In an overall context where the speed of the transactions and the automation of the flows escalade, Spain needed give this step to align with its European counterparts. Nonetheless, the process still is not completely closed. The pension funds have been excluded of this first habilitation, although the Government works in a complementary standard – included in the Draft bill of Digitisation and Modernisation of the Financial Sector – that you would be able to approve throughout 2026.
This point has generated a certain worry in the industry, and with good reason.
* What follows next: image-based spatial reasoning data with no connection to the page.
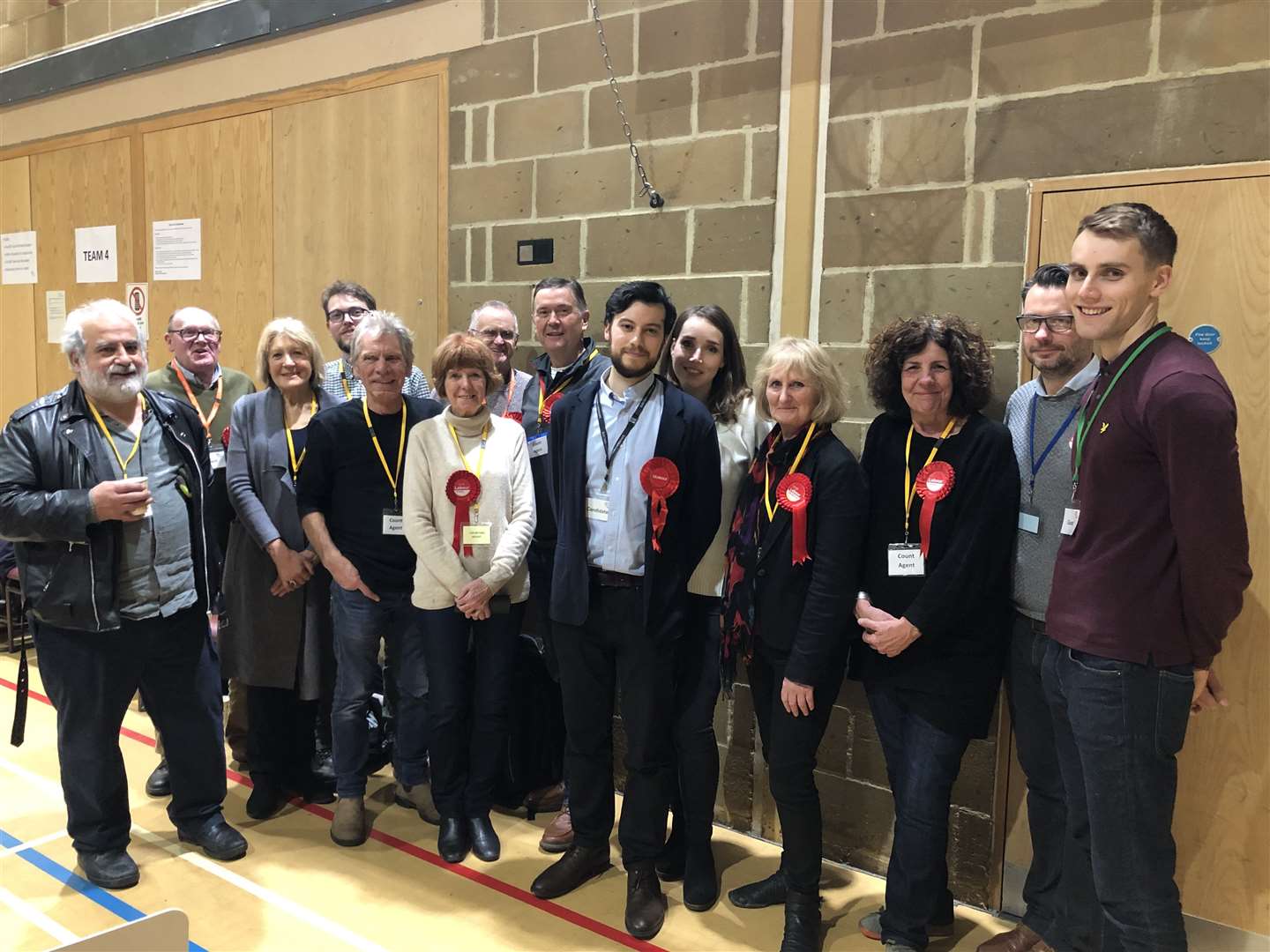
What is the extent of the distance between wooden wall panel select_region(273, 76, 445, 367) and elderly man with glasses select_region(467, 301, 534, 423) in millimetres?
710

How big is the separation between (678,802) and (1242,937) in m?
1.50

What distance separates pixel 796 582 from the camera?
91.6 inches

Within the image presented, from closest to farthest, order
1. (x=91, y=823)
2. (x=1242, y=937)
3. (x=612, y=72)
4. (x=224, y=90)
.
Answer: (x=1242, y=937) < (x=91, y=823) < (x=612, y=72) < (x=224, y=90)

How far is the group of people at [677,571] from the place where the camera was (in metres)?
1.84

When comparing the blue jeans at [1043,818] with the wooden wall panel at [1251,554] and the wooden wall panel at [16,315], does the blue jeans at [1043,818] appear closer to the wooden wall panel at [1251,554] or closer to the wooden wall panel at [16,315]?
the wooden wall panel at [1251,554]

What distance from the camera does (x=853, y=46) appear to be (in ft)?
9.07

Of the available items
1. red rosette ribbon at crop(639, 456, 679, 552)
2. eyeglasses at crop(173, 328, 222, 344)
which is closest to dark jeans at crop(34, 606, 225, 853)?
eyeglasses at crop(173, 328, 222, 344)

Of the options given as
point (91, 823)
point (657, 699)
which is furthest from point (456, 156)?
point (91, 823)

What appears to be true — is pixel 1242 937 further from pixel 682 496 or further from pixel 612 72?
pixel 612 72

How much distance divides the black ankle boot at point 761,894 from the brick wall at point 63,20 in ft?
15.1

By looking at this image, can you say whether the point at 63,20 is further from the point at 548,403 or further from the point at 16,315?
the point at 548,403

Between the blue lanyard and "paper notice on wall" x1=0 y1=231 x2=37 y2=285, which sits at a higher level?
Result: "paper notice on wall" x1=0 y1=231 x2=37 y2=285

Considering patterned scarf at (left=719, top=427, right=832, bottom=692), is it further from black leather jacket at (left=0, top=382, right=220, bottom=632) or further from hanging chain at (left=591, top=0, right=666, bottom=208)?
black leather jacket at (left=0, top=382, right=220, bottom=632)

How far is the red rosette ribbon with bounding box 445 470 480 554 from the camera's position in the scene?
8.77 feet
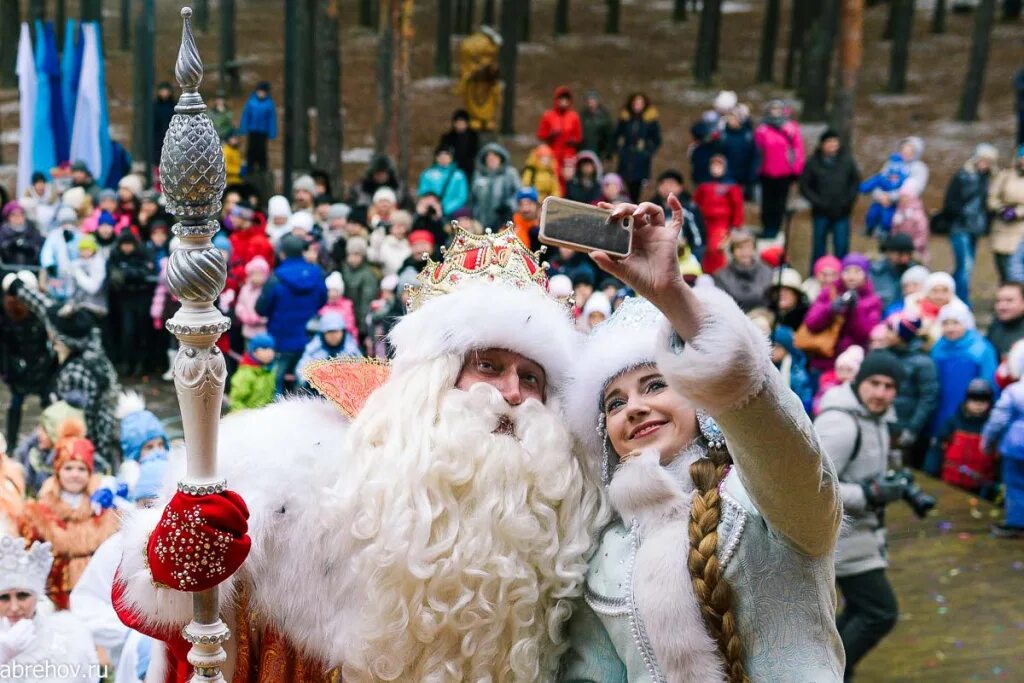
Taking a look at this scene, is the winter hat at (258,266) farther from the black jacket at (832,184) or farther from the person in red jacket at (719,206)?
the black jacket at (832,184)

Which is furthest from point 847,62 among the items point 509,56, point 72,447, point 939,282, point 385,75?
point 72,447

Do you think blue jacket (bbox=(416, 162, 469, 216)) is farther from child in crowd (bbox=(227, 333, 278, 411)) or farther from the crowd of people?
child in crowd (bbox=(227, 333, 278, 411))

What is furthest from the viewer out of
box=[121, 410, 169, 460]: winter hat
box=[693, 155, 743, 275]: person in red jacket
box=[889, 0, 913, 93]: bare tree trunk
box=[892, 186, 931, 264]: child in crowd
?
box=[889, 0, 913, 93]: bare tree trunk

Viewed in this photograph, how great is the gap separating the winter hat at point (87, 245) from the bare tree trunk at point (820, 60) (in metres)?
14.3

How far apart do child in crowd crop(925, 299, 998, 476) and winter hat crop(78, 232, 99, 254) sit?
6.93 meters

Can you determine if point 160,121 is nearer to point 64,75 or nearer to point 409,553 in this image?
point 64,75

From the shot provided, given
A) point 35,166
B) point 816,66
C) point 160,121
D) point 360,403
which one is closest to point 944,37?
point 816,66

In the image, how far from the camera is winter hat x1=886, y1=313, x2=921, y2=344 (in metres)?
10.6

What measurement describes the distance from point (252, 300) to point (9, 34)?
51.2 ft

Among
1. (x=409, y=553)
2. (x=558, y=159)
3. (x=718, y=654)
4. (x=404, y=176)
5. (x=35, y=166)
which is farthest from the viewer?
(x=404, y=176)

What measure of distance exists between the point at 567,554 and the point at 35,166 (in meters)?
15.0

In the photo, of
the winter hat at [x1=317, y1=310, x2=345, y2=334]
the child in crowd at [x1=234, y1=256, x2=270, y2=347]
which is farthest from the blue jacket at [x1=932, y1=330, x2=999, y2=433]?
the child in crowd at [x1=234, y1=256, x2=270, y2=347]

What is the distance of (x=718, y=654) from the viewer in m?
3.41

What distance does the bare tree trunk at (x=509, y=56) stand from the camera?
24.3 m
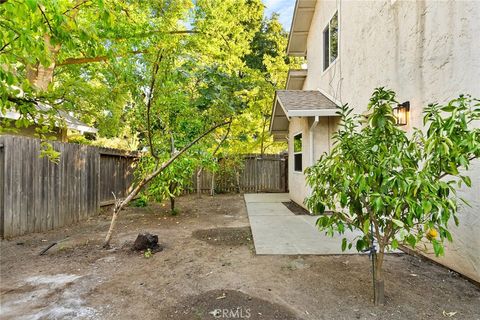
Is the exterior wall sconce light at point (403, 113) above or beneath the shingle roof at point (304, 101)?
beneath

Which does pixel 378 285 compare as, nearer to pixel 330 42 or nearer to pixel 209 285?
pixel 209 285

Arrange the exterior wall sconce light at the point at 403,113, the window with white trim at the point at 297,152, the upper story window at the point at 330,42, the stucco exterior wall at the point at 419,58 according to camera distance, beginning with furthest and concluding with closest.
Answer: the window with white trim at the point at 297,152 < the upper story window at the point at 330,42 < the exterior wall sconce light at the point at 403,113 < the stucco exterior wall at the point at 419,58

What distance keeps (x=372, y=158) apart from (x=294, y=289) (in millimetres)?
1722

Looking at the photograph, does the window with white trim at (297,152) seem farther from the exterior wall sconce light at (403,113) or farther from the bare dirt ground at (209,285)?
the bare dirt ground at (209,285)

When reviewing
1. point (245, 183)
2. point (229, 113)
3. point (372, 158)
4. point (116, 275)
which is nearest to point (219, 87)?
point (229, 113)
The pension funds represent approximately 20% of the total volume of securities in loan, according to ISLA. Its incorporation to the Spanish frame would have a significant impact in the depth and liquidity of the market, expanding the extent of this measure and its multiplier effect on the economy. Its volume is very relevant, and its inclusion will result determiner to complete the modernisation of the Spanish financial market.
The measure arrives, also, in a moment of consolidation of the international sector and growing competition. Luxembourg and Ireland concentrate more than 60% of funds UCITS European, partly thanks to its regulatory frameworks' flexibility. The opening of the securities lending in Spain can contribute to withhold and attract talent and capital, offering to the national managers an additional lever to optimise the return without increasing its exhibition to the risk.
From the industry, we want make good use of this landmark not only as a regulatory change, but instead as an opportunity to delete barriers of entrance and help to the institutions to make good use of the potential value of its assets. The starting up of platforms and agencies specialised in securities finance will provide the share of the CII in a sure way, standardised and efficient, ensuring the compliance with standards and a suitable management of the risk.
As a last resort, the securities lending represents a natural development of the Spanish financial market towards a more sophisticated architecture, interconnected and aligned with the international standards. Spain has given a decisive step. It still is path for touring to add fully to the pension funds and spread the frame to other institutions, but the address is clear. Open the market of securities lending is a commitment for the future: for a financial system runnier, more transparent and, above all, more resiliente before the challenges of an economy in constant evolution.